(Excerpted passage)
Question: If you’re an Olympic weightlifter, why do you include front squats in your training?
Answer: You include front squats in your training to improve your performance in the clean and jerk.
Now…here’s something you need to know. Front squats are important for two main reasons:
1) They improve the athlete’s leg strength.
2) They improve the athlete’s torso posture and upper body strength in the front rack position of the clean.
When I use the phrase “improve upper body strength,” you automatically think about lifting exercises that involve movement of the arms. Presses, rowing exercises, etc. However, you need to understand the front squat is a developer of the stabilizer strength needed in the shoulders, arms, upper back, and chest that are required to hold a heavy clean in the proper position. Even though your arms are basically immobile during a front squat, everything from the waist up is contracting hard to keep the bar in the correct position. Hence…strength is being developed in those muscles. It’s just not movement-based strength.

(Task requirements)
**a.** In the front squat passage, which lift are front squats meant to improve for an Olympic weightlifter?
**b.** Carry on the front squat passage from its last sentence.
The rows that come next have nothing to do with this.

(Information shown)
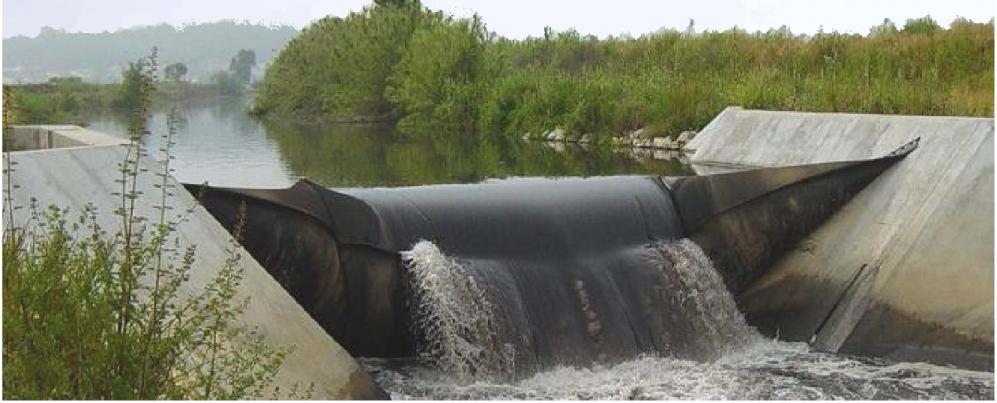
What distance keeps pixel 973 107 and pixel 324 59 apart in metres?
29.9

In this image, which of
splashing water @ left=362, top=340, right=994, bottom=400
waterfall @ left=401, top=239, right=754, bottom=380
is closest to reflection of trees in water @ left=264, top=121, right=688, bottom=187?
waterfall @ left=401, top=239, right=754, bottom=380

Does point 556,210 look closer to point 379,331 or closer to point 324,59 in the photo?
point 379,331

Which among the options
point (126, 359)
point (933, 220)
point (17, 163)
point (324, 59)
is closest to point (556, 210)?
point (933, 220)

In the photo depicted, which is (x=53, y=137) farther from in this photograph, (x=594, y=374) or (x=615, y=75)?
(x=615, y=75)

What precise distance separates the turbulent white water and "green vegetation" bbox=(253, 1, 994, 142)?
627 cm

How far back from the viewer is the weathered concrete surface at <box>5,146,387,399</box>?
6.77 metres

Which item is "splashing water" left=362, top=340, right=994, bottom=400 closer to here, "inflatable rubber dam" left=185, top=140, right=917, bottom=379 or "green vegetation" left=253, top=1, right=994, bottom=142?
"inflatable rubber dam" left=185, top=140, right=917, bottom=379

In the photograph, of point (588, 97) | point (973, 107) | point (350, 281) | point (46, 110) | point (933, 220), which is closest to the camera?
point (350, 281)

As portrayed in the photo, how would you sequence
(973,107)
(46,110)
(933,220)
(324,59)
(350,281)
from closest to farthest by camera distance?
(350,281), (933,220), (973,107), (46,110), (324,59)

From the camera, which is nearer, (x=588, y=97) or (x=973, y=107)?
(x=973, y=107)

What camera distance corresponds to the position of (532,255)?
9484mm

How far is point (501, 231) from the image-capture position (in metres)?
9.57

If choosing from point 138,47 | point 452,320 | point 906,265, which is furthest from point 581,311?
point 138,47

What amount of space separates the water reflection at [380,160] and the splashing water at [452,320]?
7083 mm
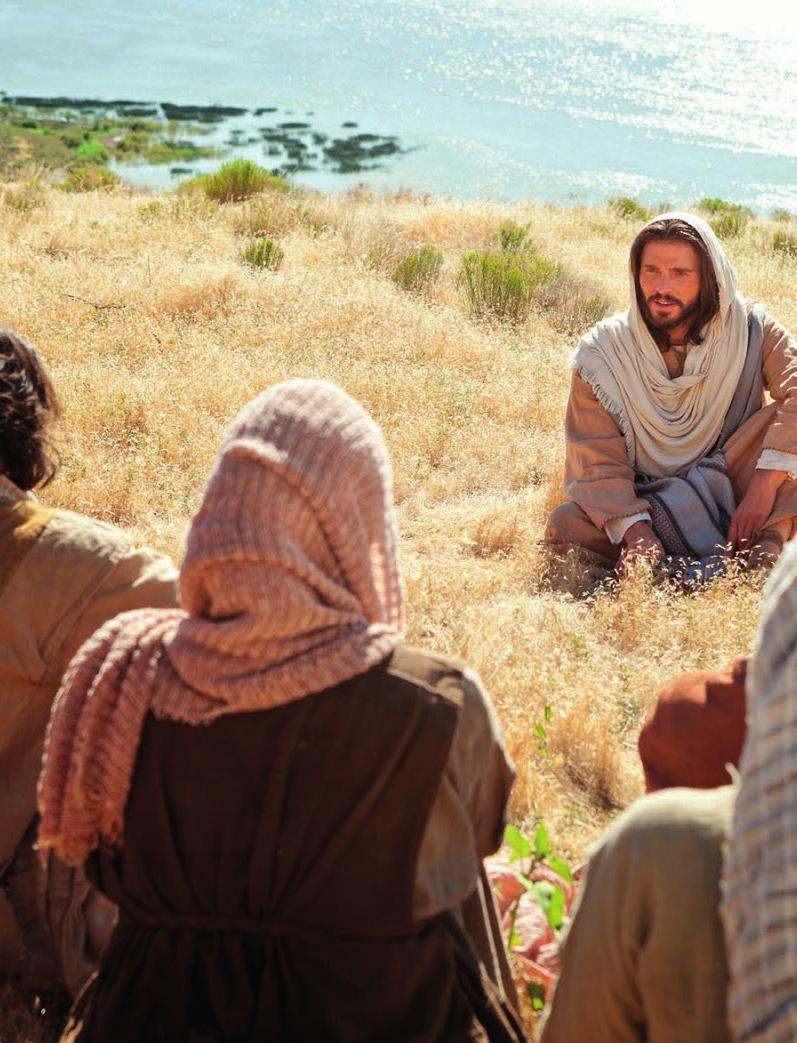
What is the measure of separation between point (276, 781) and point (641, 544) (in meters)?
2.81

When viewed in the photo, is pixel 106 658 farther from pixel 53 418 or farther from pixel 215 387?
pixel 215 387

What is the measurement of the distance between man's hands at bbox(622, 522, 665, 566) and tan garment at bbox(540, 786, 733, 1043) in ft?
8.56

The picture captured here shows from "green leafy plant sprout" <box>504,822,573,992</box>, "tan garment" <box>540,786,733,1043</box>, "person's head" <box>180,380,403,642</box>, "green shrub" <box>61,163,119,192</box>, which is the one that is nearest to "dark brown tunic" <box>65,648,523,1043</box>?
"person's head" <box>180,380,403,642</box>

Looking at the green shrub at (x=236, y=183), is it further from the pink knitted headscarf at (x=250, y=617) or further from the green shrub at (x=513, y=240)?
the pink knitted headscarf at (x=250, y=617)

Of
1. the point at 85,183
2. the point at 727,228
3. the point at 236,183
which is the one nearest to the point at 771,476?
the point at 236,183

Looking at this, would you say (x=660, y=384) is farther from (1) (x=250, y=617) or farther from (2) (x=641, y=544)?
(1) (x=250, y=617)

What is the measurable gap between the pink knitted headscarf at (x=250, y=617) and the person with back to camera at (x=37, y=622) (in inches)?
19.6

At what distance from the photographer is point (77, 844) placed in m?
1.76

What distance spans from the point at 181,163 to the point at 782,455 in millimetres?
24985

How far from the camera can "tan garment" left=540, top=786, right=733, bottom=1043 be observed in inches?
58.1

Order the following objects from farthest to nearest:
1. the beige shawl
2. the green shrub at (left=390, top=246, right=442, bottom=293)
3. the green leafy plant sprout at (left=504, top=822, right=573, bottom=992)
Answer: the green shrub at (left=390, top=246, right=442, bottom=293) < the beige shawl < the green leafy plant sprout at (left=504, top=822, right=573, bottom=992)

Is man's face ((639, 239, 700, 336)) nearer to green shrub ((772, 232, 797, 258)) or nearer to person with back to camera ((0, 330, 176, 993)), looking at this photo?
person with back to camera ((0, 330, 176, 993))

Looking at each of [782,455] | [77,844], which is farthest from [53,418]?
[782,455]

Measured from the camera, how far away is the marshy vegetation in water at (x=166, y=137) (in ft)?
86.0
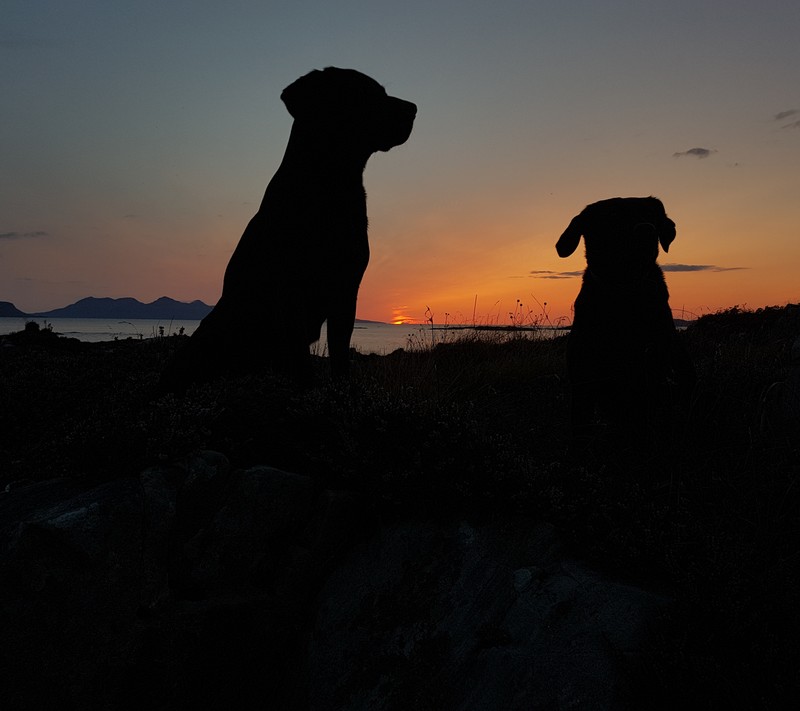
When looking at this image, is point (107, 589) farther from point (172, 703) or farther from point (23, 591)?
point (172, 703)

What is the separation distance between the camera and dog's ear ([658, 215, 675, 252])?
467cm

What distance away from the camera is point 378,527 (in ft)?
9.69

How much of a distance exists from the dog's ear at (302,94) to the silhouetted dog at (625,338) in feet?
7.92

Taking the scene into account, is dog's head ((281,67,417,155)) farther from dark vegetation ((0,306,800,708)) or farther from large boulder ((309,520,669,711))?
large boulder ((309,520,669,711))

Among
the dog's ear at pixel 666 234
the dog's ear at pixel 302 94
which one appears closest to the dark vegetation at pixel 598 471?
the dog's ear at pixel 666 234

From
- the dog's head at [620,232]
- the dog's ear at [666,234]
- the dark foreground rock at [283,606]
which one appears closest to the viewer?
the dark foreground rock at [283,606]

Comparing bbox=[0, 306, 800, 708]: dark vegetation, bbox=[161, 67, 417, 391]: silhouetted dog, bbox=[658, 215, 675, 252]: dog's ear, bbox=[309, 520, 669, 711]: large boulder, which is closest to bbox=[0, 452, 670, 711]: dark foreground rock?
bbox=[309, 520, 669, 711]: large boulder

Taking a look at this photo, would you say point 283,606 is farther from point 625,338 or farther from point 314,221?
point 625,338

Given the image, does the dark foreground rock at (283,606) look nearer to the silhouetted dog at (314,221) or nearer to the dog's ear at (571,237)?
the silhouetted dog at (314,221)

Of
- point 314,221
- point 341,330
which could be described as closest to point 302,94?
point 314,221

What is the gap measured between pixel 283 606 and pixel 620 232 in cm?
355

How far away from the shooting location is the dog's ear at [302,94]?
3875 millimetres

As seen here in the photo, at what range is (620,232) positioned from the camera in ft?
14.5

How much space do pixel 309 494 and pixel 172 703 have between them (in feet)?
3.56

(Final results)
**a.** The clean and jerk.

**b.**
When you see people do front squats, you often see them just hooking two fingers under the bar instead of making an effort to keep a closed hand on it. This is a lazy habit that develops because it’s easier to front squat this way. If you’ve ever done front squats, you know exactly what I’m talking about. I don’t need to explain it with a bunch of physiological mumbo jumbo. Maintaining a closed (or almost closed) fist on the bar makes front squatting a lot tougher.
This is where a problem can easily develop. When you front squat with two fingers, there’s a much higher possibility of your upper back rounding forward. Letting those hands relax and fingers pop off the bar often leads to the “turtleback” position. You understand that term, right? You’ve probably seen it. It’s what happens when athletes catch heavy cleans in the bottom positon and their upper back rounds forward, giving them that turtle-shell appearance.
Turtlebacking is a technical problem. It can lead to inefficient cleans and, most likely, problems with the jerk because the athlete will have almost no chance of jerking a massive weight from a hunched-shoulder position. To make heavy jerks, you need to have that wide shoulder spread that makes it look like the bar is sitting on a big shelf.
If you do all your front squats with a turtleback position, there’s almost a guarantee that it’ll transfer over to your cleans. Then you’ve become a turtleback cleaner, and your progress is going to be held back because of it. This means you should make every effort to front squat with wide upright shoulders, which is often connected to the hand grip on the bar.
Now, let’s clear up a few doubts and questions that are popping into your brains.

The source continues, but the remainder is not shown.